Posted by: Christine | January 25, 2006 at 04:10 PM
Oops, I meant #3! *runs wailing back into lurking closet*
Posted by: kelly jeanie | January 25, 2006 at 04:11 PM
Kelly Jeanie--Now that you're here, stay awhile!
Posted by: Brooklyn Girl | January 25, 2006 at 04:28 PM
Hell to the Yeah on #4.
Life without shower makes Janet a VERY cranky gal.
Posted by: janet | January 25, 2006 at 05:06 PM
amen to #3! it's only good advice if you have the same interests and friends as your baby - meaning zero. sometimes getting something done or talking to someone when he's asleep can be as restorative as sleep!
Posted by: beaver girl | January 25, 2006 at 06:22 PM
Sing it, sister. Not for nothing, but I think you're doing a fabulous job.
And, I second, LOUDLY, about the showers.
Posted by: Sherry | January 25, 2006 at 07:22 PM
Another amen to #3 and #4. Even while I was still in the hospital after giving birth I would wheel Small Boy's basinett into the cafe and drink tea and read the New York Review of Books as he slept. My husband kept telling me to nap; I kept saying I know I'll pay for this later, but it's really important. I was right. And now at 12 months SB's naps are when I do my work because he wants wants wants the computer and won't let me be once he has seen it. I shower when he's awake, and he sits in his bouncy seat and watches me shower. (This probably wouldn't work so well if we didn't have glass doors on the shower stall, but thankfully we do.)

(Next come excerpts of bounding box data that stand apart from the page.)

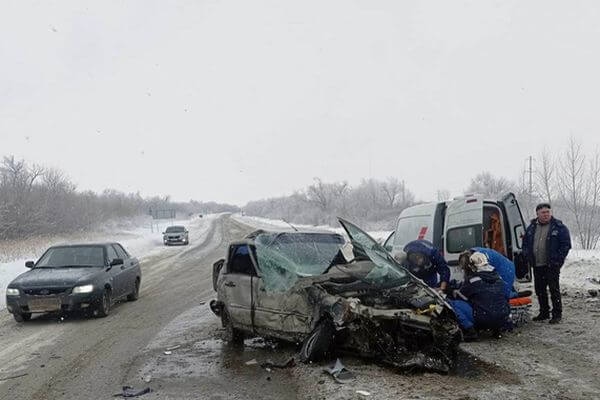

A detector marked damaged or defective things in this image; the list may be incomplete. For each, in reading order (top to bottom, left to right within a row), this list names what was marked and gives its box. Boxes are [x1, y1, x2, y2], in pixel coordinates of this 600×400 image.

shattered windshield [254, 231, 346, 290]
shattered windshield [336, 219, 410, 288]
wrecked silver car [209, 219, 462, 372]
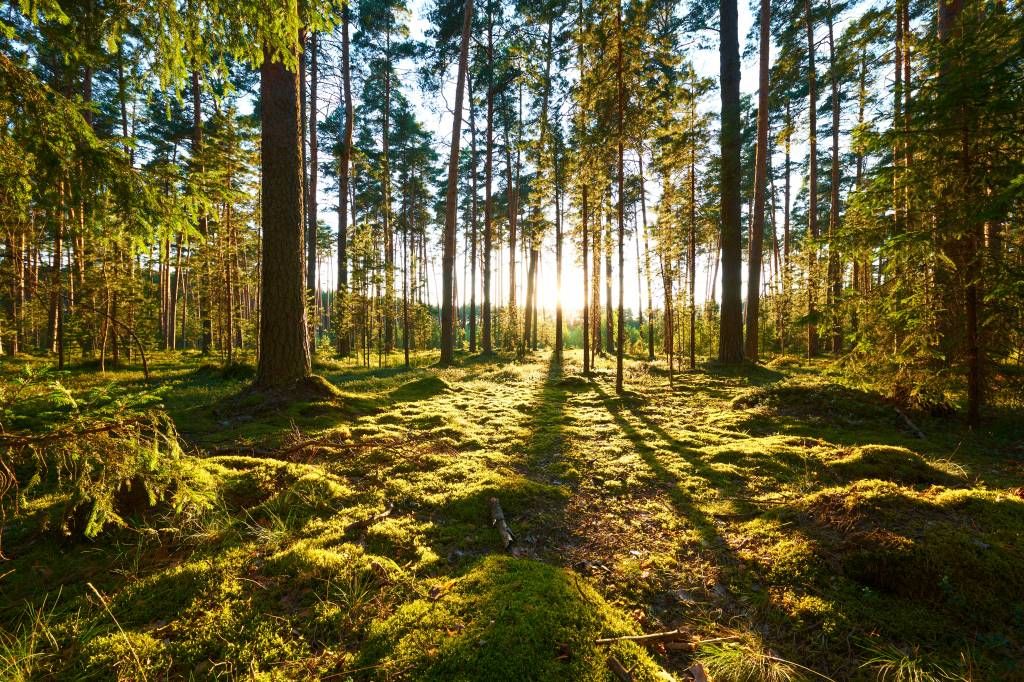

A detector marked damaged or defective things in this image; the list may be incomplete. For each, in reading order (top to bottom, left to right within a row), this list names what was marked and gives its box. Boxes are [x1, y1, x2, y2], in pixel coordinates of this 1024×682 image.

broken stick [489, 493, 516, 548]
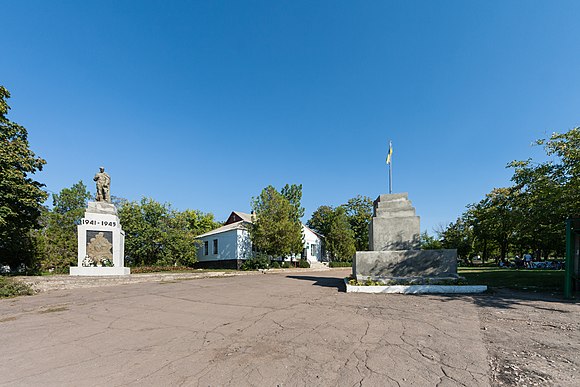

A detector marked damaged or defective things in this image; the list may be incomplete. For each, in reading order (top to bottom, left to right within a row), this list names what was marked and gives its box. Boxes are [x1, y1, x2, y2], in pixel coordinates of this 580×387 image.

cracked asphalt pavement [0, 272, 536, 386]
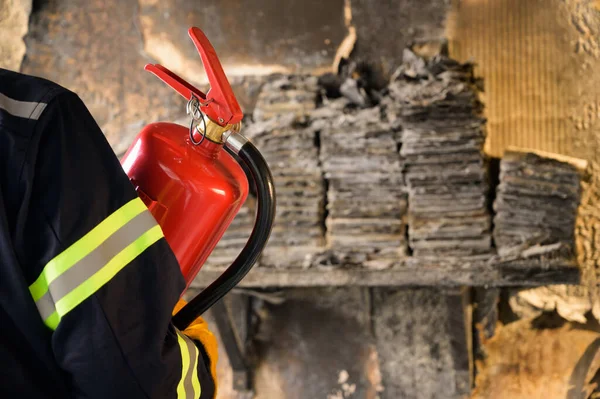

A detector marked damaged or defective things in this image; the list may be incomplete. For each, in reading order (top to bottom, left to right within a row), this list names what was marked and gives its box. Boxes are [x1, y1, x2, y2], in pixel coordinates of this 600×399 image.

burnt shelf [191, 256, 580, 290]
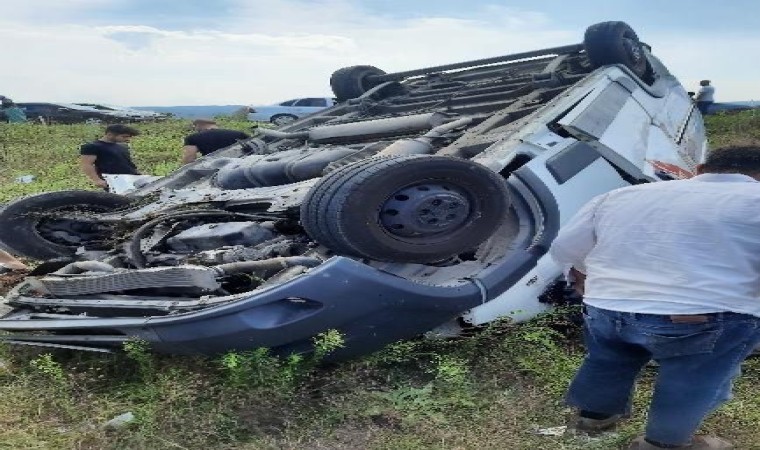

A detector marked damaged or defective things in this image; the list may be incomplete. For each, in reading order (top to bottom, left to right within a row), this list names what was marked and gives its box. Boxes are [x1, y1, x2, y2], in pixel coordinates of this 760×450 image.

exposed tire [330, 65, 386, 102]
exposed tire [584, 20, 652, 81]
exposed tire [0, 191, 131, 260]
overturned vehicle [0, 22, 708, 358]
exposed tire [302, 156, 510, 264]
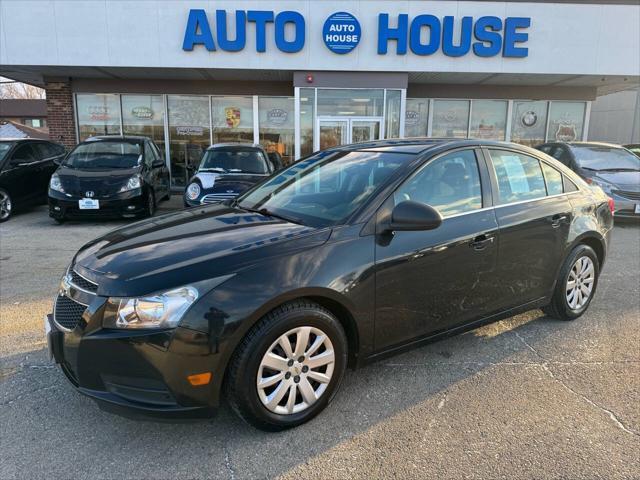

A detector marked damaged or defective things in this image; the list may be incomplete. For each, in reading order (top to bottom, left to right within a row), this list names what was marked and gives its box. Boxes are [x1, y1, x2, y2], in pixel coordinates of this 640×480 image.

pavement crack [540, 364, 640, 438]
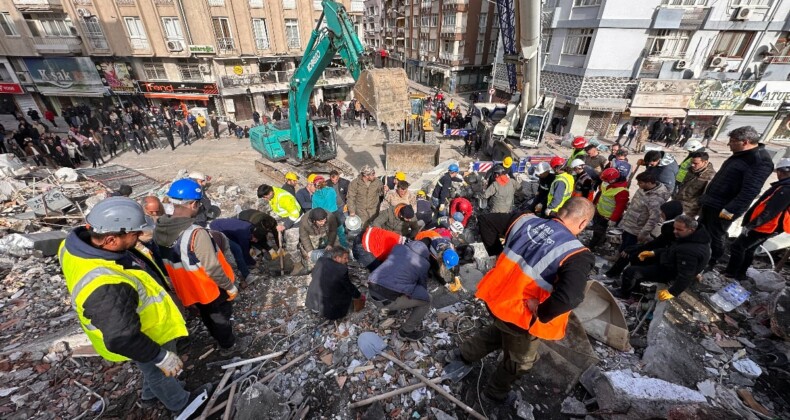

And I always, always shower every day.
Posted by: swissmiss | January 26, 2006 at 03:28 AM
TOTALLY. Sleep when the baby sleeps has always pissed me off. I mean, what am I an automaton with an on/off sleep button? I almost always write when my babe's sleeping because it's the only time I can do it. And then I just take a sleeping pill and pass out while she's up. Kidding.
Posted by: erika | January 28, 2006 at 12:02 AM
delurking and missed the CD post...so if you have already had these suggestions, my apologies. My (and my kids') favorites, in this order, are: Martha Stewart Baby: Sleepytime; Mother Earth Lullabies (Julia hooked me on it), Norah Jones, and Nickel Creek.
For good play music, we like For the Kids and Martha Stewart Playtime.
Yes, Martha. Ack, I know, but she can put together a darn good mix!
Posted by: Laura K. | January 28, 2006 at 04:36 PM
Another Hell Yeah for #4. I made getting a shower and getting dressed each day almost an obsession. It was the only thing that made me feel human. Sleeping was nothing- I was *clean* and *wearing clothes*. Now THAT is an accomplishment!
Posted by: dish | January 30, 2006 at 01:47 PM
I want a shirt with #3 on it, so when I mention how tired I am to my husband, neighbor, checkout person, etc., and they suggest I sleep when the baby does, I can just point to that instead of clenching my teeth and saying, "Mmmhmmm."